The actor, who stars as the jazz legend in Miles Ahead, a film he also directed, previously said the white British star's role as a fictional journalist in the movie helped him secure the funding to ensure the project went ahead.

However, now Don says Ewan's place in the cast is more than a cynical ploy to increase its potential audience as he thinks making the character white rather than black has allowed the film to explore the topic of race more profoundly than would otherwise have been the case.

"I don't know if we had cast Chiwetel Ejiofor in that part that it would have been different, he tells Britain's i newspaper. "From the start, we were going to create that character and I suppose we could have put a black character there – then it would have been five out of six actors being black, rather than four out of six.

"I think the fact that the character is white says more about race relations and black history than if he wasn't."

In his lifetime, Miles often complained that his difficult and rude public image was due to being a black man who refused to be deferential to please white audiences.

Speaking about the musician's reputation as being outspoken in his comments on race, the Ocean's Eleven star says his attitude was more complex than many assume.

"If you know anything about Miles Davis, you would know that his closest musical collaborator was (white Canadian musician) Gil Evans, Miles was about the music," he adds.

"Somebody said to me that he had a problem with white people.
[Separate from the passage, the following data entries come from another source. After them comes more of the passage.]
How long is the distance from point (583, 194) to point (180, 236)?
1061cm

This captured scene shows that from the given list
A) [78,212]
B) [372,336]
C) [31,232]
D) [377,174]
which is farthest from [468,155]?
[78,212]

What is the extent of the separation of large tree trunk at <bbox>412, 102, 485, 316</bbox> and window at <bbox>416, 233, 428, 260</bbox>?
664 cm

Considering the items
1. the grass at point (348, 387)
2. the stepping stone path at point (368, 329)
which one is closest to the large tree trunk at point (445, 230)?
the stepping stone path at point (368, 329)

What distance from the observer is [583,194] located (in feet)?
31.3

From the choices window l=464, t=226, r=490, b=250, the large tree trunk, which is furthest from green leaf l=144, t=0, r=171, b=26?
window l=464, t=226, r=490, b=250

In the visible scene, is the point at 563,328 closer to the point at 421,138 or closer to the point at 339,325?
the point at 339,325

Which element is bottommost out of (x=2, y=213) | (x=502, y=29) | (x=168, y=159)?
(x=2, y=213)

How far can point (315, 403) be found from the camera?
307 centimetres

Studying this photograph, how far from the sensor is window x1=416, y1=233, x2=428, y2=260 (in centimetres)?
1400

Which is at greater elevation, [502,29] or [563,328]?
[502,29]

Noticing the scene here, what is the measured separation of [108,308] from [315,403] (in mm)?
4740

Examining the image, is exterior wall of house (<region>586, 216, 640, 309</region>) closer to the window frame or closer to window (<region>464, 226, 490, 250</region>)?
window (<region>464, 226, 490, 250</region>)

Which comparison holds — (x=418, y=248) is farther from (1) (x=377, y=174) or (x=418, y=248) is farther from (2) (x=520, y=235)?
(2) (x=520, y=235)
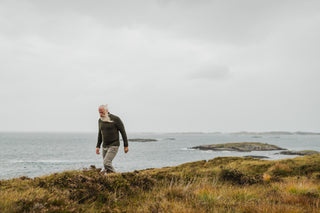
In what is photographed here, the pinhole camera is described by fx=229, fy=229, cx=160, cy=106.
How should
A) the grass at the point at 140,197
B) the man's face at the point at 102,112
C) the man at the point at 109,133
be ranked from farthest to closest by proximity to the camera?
the man at the point at 109,133, the man's face at the point at 102,112, the grass at the point at 140,197

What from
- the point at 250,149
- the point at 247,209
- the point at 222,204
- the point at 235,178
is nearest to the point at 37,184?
the point at 222,204

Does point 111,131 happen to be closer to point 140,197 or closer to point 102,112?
point 102,112

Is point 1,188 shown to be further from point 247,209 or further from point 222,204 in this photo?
point 247,209

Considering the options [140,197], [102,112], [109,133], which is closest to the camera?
[140,197]

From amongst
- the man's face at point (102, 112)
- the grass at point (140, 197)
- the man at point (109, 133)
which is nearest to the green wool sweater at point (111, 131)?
the man at point (109, 133)

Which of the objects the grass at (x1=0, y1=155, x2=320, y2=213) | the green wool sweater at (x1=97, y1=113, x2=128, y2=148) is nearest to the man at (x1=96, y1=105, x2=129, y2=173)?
the green wool sweater at (x1=97, y1=113, x2=128, y2=148)

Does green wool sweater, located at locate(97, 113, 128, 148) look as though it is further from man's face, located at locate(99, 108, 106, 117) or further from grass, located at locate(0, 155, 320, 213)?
grass, located at locate(0, 155, 320, 213)

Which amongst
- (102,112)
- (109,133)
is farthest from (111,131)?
(102,112)

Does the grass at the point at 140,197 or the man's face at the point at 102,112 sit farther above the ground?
the man's face at the point at 102,112

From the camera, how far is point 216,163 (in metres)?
13.2

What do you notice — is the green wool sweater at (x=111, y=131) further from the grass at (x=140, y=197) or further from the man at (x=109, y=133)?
the grass at (x=140, y=197)

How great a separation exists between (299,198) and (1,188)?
7.09 meters

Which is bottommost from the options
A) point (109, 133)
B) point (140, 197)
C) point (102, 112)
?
point (140, 197)

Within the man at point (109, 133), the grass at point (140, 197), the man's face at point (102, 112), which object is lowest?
the grass at point (140, 197)
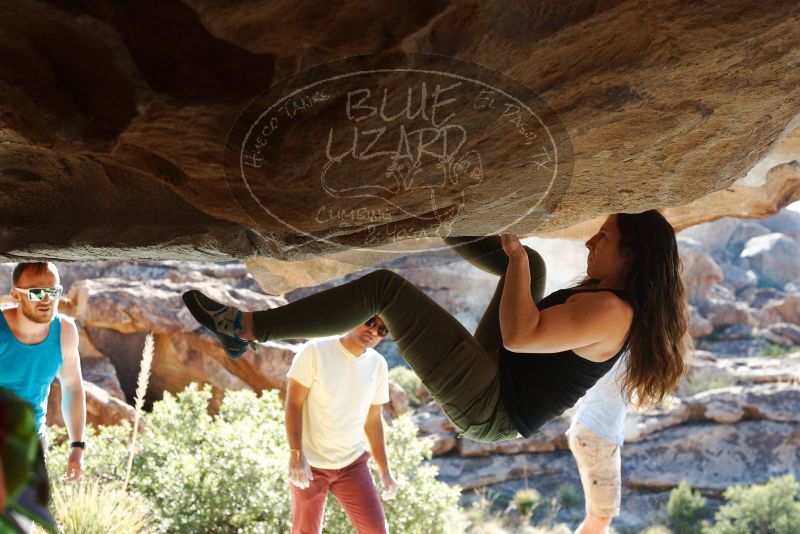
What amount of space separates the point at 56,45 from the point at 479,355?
4.72 feet

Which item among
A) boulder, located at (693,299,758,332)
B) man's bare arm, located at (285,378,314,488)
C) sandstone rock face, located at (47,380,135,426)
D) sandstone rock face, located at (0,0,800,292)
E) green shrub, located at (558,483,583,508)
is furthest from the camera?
boulder, located at (693,299,758,332)

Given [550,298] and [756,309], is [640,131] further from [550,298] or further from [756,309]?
[756,309]

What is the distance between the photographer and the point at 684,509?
347 inches

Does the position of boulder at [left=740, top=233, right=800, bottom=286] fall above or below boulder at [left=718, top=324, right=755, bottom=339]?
above

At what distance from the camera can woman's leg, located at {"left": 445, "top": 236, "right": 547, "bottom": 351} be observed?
2.42 meters

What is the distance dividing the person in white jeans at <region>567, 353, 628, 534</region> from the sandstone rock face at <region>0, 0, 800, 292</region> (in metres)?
2.12

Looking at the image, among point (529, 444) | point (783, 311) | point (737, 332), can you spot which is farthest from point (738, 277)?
point (529, 444)

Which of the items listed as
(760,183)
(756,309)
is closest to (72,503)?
(760,183)

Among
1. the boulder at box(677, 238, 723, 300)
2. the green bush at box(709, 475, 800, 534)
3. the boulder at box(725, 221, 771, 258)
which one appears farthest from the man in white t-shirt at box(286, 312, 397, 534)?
the boulder at box(725, 221, 771, 258)

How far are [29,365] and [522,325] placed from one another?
1891mm

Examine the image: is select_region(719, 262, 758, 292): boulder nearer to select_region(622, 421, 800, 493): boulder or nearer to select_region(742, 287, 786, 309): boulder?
select_region(742, 287, 786, 309): boulder

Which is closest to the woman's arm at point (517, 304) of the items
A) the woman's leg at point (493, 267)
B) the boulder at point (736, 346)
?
the woman's leg at point (493, 267)

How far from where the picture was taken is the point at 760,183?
4.22 meters

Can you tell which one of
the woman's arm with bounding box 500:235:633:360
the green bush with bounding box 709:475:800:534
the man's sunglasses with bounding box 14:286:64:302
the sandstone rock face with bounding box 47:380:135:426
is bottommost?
the green bush with bounding box 709:475:800:534
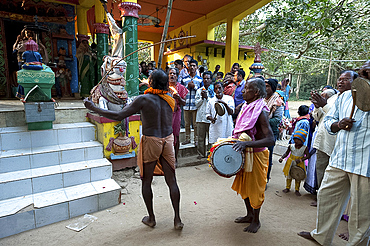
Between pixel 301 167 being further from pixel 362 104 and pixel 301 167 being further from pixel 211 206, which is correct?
pixel 362 104

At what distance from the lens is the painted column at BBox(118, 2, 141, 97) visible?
14.9ft

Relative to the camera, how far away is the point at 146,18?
10797mm

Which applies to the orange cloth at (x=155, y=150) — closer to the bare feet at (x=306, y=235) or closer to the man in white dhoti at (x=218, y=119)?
the bare feet at (x=306, y=235)

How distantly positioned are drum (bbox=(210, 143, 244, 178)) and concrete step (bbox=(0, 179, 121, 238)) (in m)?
1.74

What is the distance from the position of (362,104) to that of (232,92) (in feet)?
11.7

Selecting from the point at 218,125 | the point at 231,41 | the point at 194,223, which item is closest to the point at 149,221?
the point at 194,223

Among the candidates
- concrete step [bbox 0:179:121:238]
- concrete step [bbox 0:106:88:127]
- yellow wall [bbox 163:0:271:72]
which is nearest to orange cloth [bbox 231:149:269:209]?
concrete step [bbox 0:179:121:238]

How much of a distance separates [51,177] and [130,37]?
117 inches

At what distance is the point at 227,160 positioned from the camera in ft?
8.27

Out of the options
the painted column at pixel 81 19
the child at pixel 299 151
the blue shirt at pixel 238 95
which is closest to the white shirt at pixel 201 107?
the blue shirt at pixel 238 95

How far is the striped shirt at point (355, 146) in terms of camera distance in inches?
83.0

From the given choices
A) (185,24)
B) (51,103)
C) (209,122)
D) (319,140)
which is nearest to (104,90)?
(51,103)

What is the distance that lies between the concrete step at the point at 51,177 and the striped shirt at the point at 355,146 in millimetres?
3211

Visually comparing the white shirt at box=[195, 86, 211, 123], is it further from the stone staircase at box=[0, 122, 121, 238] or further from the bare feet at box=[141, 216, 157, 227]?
the bare feet at box=[141, 216, 157, 227]
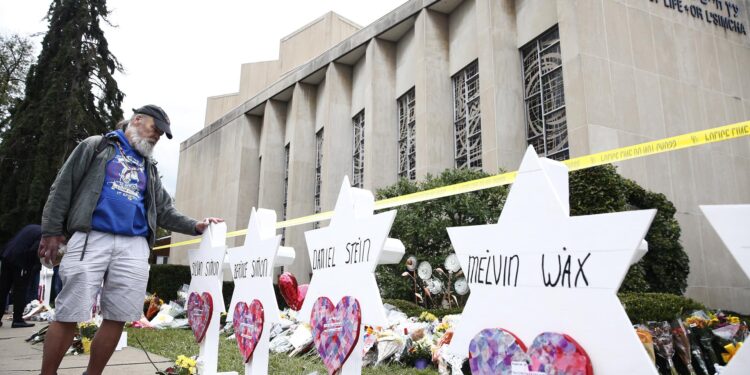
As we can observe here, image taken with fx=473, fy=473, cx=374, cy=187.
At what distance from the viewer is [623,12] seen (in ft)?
39.9

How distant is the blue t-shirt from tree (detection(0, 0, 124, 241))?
15.8 m

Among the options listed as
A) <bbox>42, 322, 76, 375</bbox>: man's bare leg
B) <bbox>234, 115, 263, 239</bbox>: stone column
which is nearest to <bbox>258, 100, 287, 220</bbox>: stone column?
<bbox>234, 115, 263, 239</bbox>: stone column

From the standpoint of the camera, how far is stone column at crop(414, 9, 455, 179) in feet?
50.1

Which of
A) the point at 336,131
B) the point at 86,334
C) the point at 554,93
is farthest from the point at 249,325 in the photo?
the point at 336,131

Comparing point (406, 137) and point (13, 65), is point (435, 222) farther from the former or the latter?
point (13, 65)

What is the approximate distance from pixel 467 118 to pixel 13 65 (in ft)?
70.5

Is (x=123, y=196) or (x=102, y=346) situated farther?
(x=123, y=196)

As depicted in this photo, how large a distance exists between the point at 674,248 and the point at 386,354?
778cm

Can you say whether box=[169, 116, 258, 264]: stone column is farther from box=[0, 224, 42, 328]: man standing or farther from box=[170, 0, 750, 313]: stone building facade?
box=[0, 224, 42, 328]: man standing

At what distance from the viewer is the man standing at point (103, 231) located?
2801mm

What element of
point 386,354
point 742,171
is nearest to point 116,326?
point 386,354

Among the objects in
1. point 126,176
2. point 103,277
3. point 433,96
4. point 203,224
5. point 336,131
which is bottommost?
point 103,277

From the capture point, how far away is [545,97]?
12812mm

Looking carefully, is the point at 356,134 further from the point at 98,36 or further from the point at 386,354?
the point at 386,354
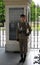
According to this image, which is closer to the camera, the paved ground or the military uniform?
the military uniform

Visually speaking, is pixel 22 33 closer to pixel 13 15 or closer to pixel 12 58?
pixel 12 58

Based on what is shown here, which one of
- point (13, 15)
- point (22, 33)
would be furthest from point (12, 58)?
Result: point (13, 15)

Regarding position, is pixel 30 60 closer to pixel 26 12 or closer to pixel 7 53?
pixel 7 53

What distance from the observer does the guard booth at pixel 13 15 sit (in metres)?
11.5

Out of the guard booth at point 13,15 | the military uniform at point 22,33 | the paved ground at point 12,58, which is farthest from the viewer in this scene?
the guard booth at point 13,15

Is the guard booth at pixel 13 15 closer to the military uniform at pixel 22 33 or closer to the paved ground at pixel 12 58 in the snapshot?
the paved ground at pixel 12 58

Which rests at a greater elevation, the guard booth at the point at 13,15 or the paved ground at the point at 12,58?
the guard booth at the point at 13,15

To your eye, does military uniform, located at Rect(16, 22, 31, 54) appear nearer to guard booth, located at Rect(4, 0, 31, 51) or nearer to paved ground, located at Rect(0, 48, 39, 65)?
paved ground, located at Rect(0, 48, 39, 65)

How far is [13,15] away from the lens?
11.7 m

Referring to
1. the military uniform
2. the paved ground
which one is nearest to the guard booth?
the paved ground

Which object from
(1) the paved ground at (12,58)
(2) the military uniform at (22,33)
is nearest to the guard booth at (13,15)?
(1) the paved ground at (12,58)

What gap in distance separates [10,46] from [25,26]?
111 inches

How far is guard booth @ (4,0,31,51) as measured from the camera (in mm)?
11453

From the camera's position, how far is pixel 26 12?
1141cm
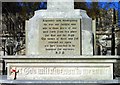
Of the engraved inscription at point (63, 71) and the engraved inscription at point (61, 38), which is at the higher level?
the engraved inscription at point (61, 38)

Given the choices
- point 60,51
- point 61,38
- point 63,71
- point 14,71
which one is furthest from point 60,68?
point 14,71

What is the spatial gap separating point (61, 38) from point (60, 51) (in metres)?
0.47

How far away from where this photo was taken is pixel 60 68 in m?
10.9

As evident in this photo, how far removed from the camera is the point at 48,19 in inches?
452

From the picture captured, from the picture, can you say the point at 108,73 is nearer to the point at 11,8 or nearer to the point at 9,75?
the point at 9,75

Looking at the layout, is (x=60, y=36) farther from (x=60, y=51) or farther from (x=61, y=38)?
(x=60, y=51)

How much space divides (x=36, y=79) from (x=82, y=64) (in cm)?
167

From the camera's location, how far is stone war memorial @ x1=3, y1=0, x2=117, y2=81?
10.8 m

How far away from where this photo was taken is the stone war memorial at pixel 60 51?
1081 centimetres

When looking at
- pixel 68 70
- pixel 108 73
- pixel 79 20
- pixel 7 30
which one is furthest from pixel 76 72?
pixel 7 30

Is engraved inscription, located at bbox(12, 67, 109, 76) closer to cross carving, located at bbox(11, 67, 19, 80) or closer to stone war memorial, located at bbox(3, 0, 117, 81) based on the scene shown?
stone war memorial, located at bbox(3, 0, 117, 81)

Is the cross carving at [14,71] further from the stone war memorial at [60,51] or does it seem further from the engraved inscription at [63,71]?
the engraved inscription at [63,71]

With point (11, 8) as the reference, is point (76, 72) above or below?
below

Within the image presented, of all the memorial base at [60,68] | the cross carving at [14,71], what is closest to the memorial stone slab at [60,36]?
the memorial base at [60,68]
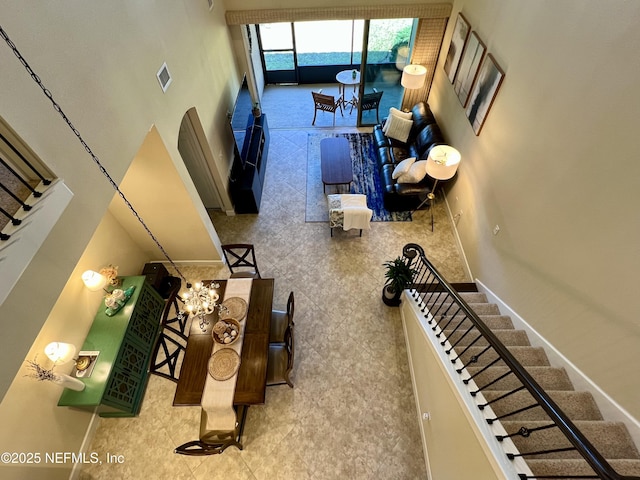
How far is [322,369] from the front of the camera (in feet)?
13.4

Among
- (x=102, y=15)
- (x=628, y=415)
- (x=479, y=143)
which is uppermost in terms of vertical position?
(x=479, y=143)

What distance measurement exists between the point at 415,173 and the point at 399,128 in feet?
4.83

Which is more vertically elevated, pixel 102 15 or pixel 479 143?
pixel 479 143

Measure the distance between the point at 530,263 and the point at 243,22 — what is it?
5.87 m

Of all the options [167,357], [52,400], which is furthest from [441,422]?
[52,400]

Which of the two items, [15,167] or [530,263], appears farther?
[530,263]

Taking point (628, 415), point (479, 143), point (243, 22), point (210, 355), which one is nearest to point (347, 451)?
point (210, 355)

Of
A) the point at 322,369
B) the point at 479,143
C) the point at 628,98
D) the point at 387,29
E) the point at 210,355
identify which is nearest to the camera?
the point at 628,98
Well, he had a problem with white people who had a problem with black people, or those who clubbed him outside his own club."

Miles Ahead has taken nearly a decade to come to fruition, a process which began in 2006 when Miles' nephew, Vince Wilburn suggested Don should play his uncle.

And the filmmaker believes the fact it has taken 25 years after the Kind of Blue composer's death in 1991 to portray his life on screen is down to producers not wanting to take on a project about a black jazz musician.

"People see Miles Davis in a reductive way, playing a type of music that is marginalised," he says. "Something that smells jazz is seen as black and not a safe bet."

Miles Ahead was released nationwide in the U.S. on 1 April (16) and is released in the U.K. on 22 April (16).